- ACTIONS TO TAKE -
1 > Quote the Cadabra forum thread word for word, starting at "There are a" and ending at "T0 = rhs(ex)".
2 > In the Cadabra forum thread, which lines in the original poster's code call the substitute command? List every one.

- PASSAGE TO READ -

Hai, I have a problem defining a new function.

I am using Cadabra for perturbation analysis in which I want to calculate higher-order perturbation terms. I have to define the result of each order term as independent tensors i.e, I have

$$T_{\mu \nu}^{\text{eff}}= T_{\mu \nu}^{(0)}+\epsilon T_{\mu \nu}^{(1)}+\epsilon^{2} T_{\mu \nu}^{(2)}+\epsilon^{3}T_{\mu \nu}^{(3)}.$$

then I redefined the equation as the form

$$T_{\mu \nu}^{(eff)}=a^{0} T_{\mu \nu}^{(0)}+a^{1} T_{\mu \nu}^{(1)}+a^{2} T_{\mu \nu}^{(2)}+a^{3}T_{\mu \nu}^{(3)}.$$

I would like to obtain the $T_{\mu \nu}^{0}$, $T_{\mu \nu}^{1}$, $T_{\mu \nu}^{2}$ and $T_{\mu \nu}^{3}$ by substituting $a^{0}=a^{2}=a^{3}=0$ like conditions, for which have used the command as

Ex:=T_{\mu \nu}^(eff)=a^{0} T_{\mu  \nu}^(0)
    +a^{1}  T_{\mu  \nu}^(1)
    +a^{2} T_{\mu  \nu}^(2)
    +a^{3}T_{\mu  \nu}^(3);
T_{\mu \nu}^{0}:=substitute(Ex,$a^{1}->0,a^{2}->0,a^{3}->0$);
T_{\mu \nu}^{1}:=substitute(Ex,$a^{0}->0,a^{2}->0,a^{3}->0$);
T_{\mu \nu}^{2}:=substitute(Ex,$a^{0}->0,a^{1}->0,a^{3}->0$);
T_{\mu \nu}^{3}:=substitute(Ex,$a^{0}->0,a^{1}->0,a^{2}->0$);

But the results are showing the same. How can I rectify it?

in General questions by (210 points)
edited by

1 Answer

+1 vote

Almost all Cadabra functions modify the expression in-place. So you first need to make a copy of the expression, and then apply the substitution.

There are a few other things not quite right in your example: Ex is a class name (so you cannot use it as the name of an expression; use ex with lowercase instead), and expressions must have valid Python names (so you cannot call them T_{\mu\nu}^{1}).

Here's something that works:

ex:=Teff_{\mu \nu} = a^{0} T0_{\mu \nu}
    +a^{1} T1_{\mu  \nu}
    +a^{2} T2_{\mu  \nu}
    +a^{3} T3_{\mu  \nu};

T0 = rhs(ex)
substitute(T0, $a^{0}=1, a^{1}=0, a^{2}=0, a^{3}=0$);

This sets the Python variable T0 equal to the mathematical expression $T0_{\mu\nu}$.

by (65.1k points)

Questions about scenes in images
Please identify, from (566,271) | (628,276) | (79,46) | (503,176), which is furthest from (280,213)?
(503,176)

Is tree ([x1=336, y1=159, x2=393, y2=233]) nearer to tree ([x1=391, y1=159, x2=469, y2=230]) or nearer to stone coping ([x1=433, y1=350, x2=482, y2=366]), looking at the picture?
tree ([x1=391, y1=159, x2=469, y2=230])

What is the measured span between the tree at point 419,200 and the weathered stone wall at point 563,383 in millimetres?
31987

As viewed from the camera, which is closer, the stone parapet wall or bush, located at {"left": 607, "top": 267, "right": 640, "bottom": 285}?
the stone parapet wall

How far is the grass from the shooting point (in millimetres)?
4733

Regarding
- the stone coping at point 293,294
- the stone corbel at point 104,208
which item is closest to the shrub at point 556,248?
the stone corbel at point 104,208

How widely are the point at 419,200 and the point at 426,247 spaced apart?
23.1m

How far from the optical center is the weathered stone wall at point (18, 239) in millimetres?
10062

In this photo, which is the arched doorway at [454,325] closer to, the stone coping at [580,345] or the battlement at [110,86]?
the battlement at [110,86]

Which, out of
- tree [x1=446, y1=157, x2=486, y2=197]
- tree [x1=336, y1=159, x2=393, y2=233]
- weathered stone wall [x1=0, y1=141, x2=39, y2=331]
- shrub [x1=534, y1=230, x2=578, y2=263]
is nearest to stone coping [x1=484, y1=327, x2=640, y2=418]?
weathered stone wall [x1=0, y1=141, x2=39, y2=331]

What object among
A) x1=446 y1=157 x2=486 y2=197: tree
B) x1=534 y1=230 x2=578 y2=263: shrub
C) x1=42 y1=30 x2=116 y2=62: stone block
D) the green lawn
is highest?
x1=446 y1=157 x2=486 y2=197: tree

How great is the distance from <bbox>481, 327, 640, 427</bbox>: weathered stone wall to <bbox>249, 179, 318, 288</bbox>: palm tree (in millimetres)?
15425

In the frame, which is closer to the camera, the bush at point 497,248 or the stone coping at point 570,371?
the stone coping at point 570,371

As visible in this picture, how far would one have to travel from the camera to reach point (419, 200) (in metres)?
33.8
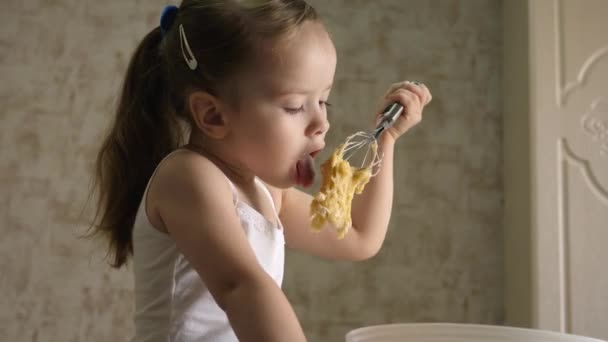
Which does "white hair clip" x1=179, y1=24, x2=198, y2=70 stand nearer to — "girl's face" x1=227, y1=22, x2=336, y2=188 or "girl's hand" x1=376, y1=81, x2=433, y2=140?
"girl's face" x1=227, y1=22, x2=336, y2=188

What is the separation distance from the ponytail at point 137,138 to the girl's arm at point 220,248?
0.51 ft

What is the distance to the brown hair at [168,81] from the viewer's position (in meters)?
0.85

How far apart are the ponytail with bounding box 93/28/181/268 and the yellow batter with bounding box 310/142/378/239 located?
226 mm

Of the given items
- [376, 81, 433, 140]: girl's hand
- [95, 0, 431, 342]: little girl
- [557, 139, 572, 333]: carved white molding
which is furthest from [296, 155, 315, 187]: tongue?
[557, 139, 572, 333]: carved white molding

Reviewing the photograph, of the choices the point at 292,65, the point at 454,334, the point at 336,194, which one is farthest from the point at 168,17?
the point at 454,334

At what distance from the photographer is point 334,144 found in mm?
2082

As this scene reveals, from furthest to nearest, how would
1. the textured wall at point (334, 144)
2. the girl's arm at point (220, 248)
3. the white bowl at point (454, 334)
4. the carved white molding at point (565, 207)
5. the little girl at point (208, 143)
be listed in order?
the textured wall at point (334, 144), the carved white molding at point (565, 207), the white bowl at point (454, 334), the little girl at point (208, 143), the girl's arm at point (220, 248)

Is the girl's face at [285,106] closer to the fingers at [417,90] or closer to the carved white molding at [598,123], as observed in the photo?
the fingers at [417,90]

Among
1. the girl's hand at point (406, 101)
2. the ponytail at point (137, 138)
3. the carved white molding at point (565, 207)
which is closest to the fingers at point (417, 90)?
the girl's hand at point (406, 101)

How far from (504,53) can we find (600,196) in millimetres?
512

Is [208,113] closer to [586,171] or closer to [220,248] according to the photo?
[220,248]

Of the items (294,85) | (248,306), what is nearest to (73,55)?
(294,85)

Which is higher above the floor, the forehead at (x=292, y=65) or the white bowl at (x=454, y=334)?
the forehead at (x=292, y=65)

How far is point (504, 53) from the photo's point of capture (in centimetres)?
210
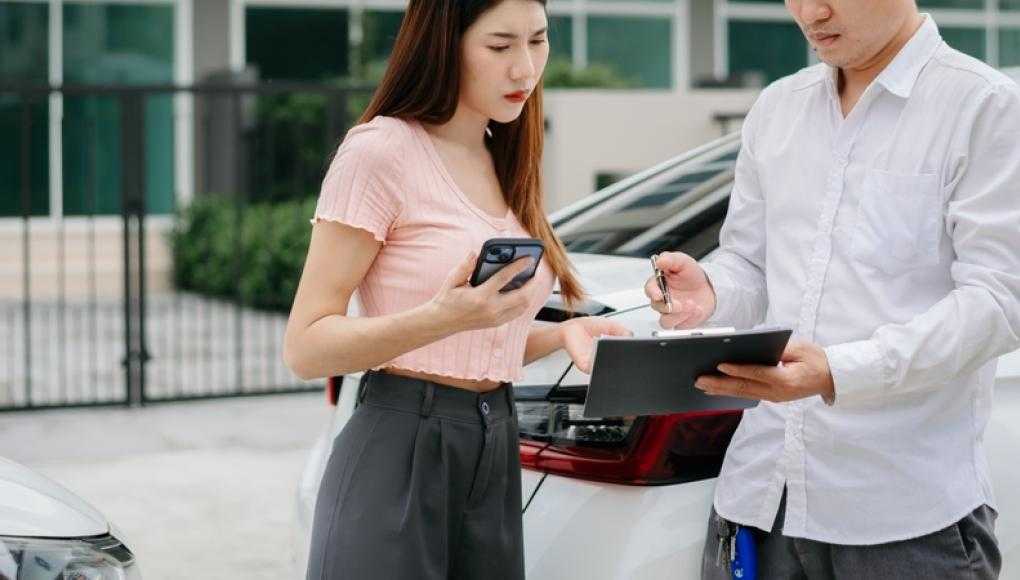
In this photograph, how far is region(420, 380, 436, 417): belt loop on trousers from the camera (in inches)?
95.3

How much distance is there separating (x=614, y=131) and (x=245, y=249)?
128 inches

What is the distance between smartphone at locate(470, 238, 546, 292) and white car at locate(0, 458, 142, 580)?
971 mm

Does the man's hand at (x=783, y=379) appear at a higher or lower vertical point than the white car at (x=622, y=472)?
higher

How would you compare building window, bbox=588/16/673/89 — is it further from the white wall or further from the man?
the man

- RESULTS OF THE EXERCISE -
1 >
There are a few other things not quite right in your example: Ex is a class name (so you cannot use it as the name of an expression; use ex with lowercase instead), and expressions must have valid Python names (so you cannot call them T_{\mu\nu}^{1}).

Here's something that works:

ex:=Teff_{\mu \nu} = a^{0} T0_{\mu \nu}
    +a^{1} T1_{\mu  \nu}
    +a^{2} T2_{\mu  \nu}
    +a^{3} T3_{\mu  \nu};

T0 = rhs(ex)

2 >
T_{\mu \nu}^{0}:=substitute(Ex,$a^{1}->0,a^{2}->0,a^{3}->0$);
T_{\mu \nu}^{1}:=substitute(Ex,$a^{0}->0,a^{2}->0,a^{3}->0$);
T_{\mu \nu}^{2}:=substitute(Ex,$a^{0}->0,a^{1}->0,a^{3}->0$);
T_{\mu \nu}^{3}:=substitute(Ex,$a^{0}->0,a^{1}->0,a^{2}->0$);